Managing Post Stroke Depression

People who survive a stroke will frequently experience depression. The condition is prevalent enough (thought to affect 30% of stroke survivors) that it has become increasingly acknowledged, and even “acronymized” as ‘PSD’. Distress in response to the loss of independence and brain function should not be surprising. However it is a potentially manageable impact, one that can have a huge influence on quality of life, and therefore on ultimate levels of recovery. Therefore it’s important to not only recognize its occurrence, but to treat it as well.

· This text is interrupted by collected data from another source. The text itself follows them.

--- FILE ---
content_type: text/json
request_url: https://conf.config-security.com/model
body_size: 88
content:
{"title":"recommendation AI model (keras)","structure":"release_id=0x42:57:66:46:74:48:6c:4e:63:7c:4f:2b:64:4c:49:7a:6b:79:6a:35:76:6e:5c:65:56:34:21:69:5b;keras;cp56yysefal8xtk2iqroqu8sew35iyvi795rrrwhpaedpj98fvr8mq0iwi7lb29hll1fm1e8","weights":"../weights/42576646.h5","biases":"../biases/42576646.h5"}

Strokes can produce a lot of physical problems that resemble symptoms of depression, such as interference with physical activity, sleep, and appetite- as well as loss of fun. It’s important to look beyond these symptoms and also consider whether a person is interested in things, or shows any positive mood or initiative. Otherwise the problem might be ignored as just another feature of the stroke. Friends or family may see these symptoms more plainly than clinicians.

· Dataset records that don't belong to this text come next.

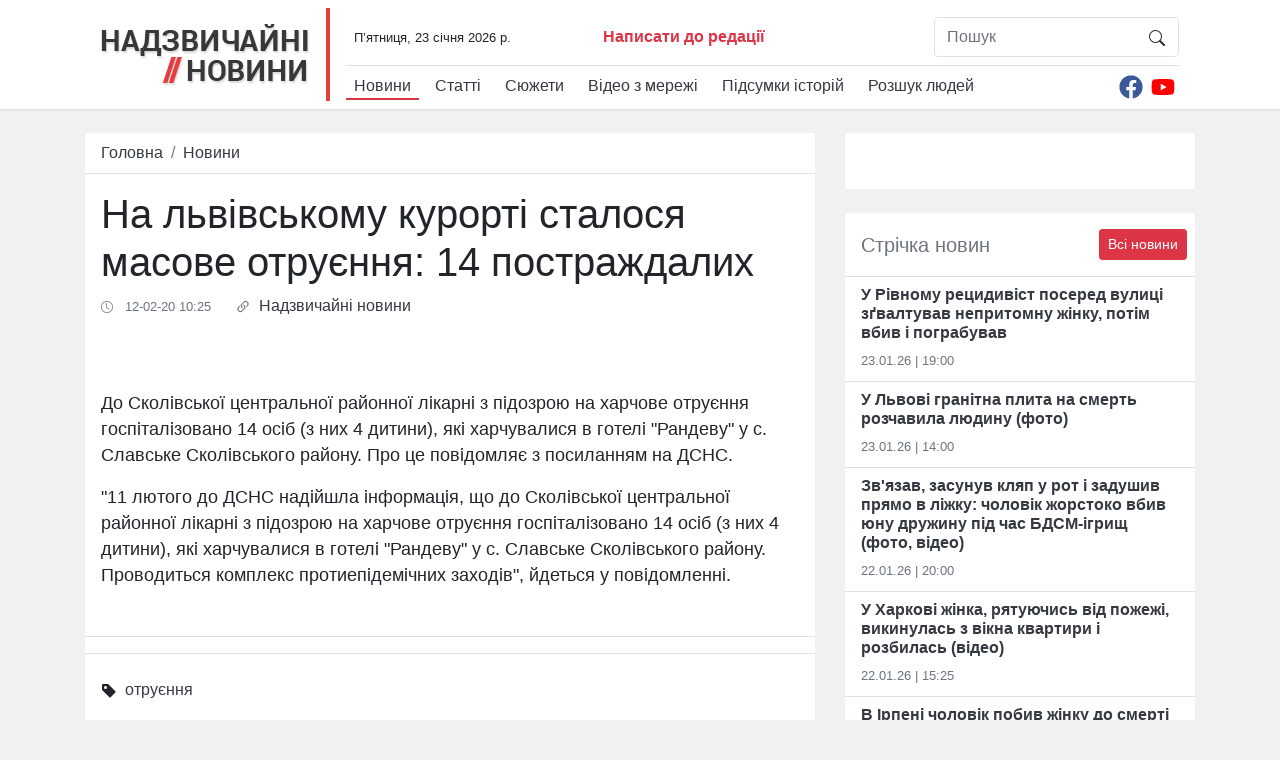

--- FILE ---
content_type: text/html; charset=utf-8
request_url: https://www.google.com/recaptcha/api2/aframe
body_size: 266
content:
<!DOCTYPE HTML><html><head><meta http-equiv="content-type" content="text/html; charset=UTF-8"></head><body><script nonce="8rLVCijlkwFmgFtI7dUPtw">/** Anti-fraud and anti-abuse applications only. See google.com/recaptcha */ try{var clients={'sodar':'https://pagead2.googlesyndication.com/pagead/sodar?'};window.addEventListener("message",function(a){try{if(a.source===window.parent){var b=JSON.parse(a.data);var c=clients[b['id']];if(c){var d=document.createElement('img');d.src=c+b['params']+'&rc='+(localStorage.getItem("rc::a")?sessionStorage.getItem("rc::b"):"");window.document.body.appendChild(d);sessionStorage.setItem("rc::e",parseInt(sessionStorage.getItem("rc::e")||0)+1);localStorage.setItem("rc::h",'1769210265877');}}}catch(b){}});window.parent.postMessage("_grecaptcha_ready", "*");}catch(b){}</script></body></html>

If depression has been identified as a concern, treatment options include medications and cognitive-behavioral therapy. Some level of intact language and reasoning skills are needed to successfully participate in cognitive-behavioral therapy. In fact, the therapy may need to be highly customized. Not all patients are able to receive treatment in conventional ambulatory settings, and the impact of stroke is quite variable depending on what part of the brain was affected. This can make it hard to compose equivalent groups for research comparisons.

Sorting out the ‘biochemical’ and ‘emotional’ causes can become a pointless exercise when what really matters is to address someone’s immediate needs.   Cognitive-behavioral therapy works directly on how people look at themselves and their future. These are topics that became critically important as a result of stroke, so it is logical to explore this kind of method as a way to alleviate suffering caused by stroke.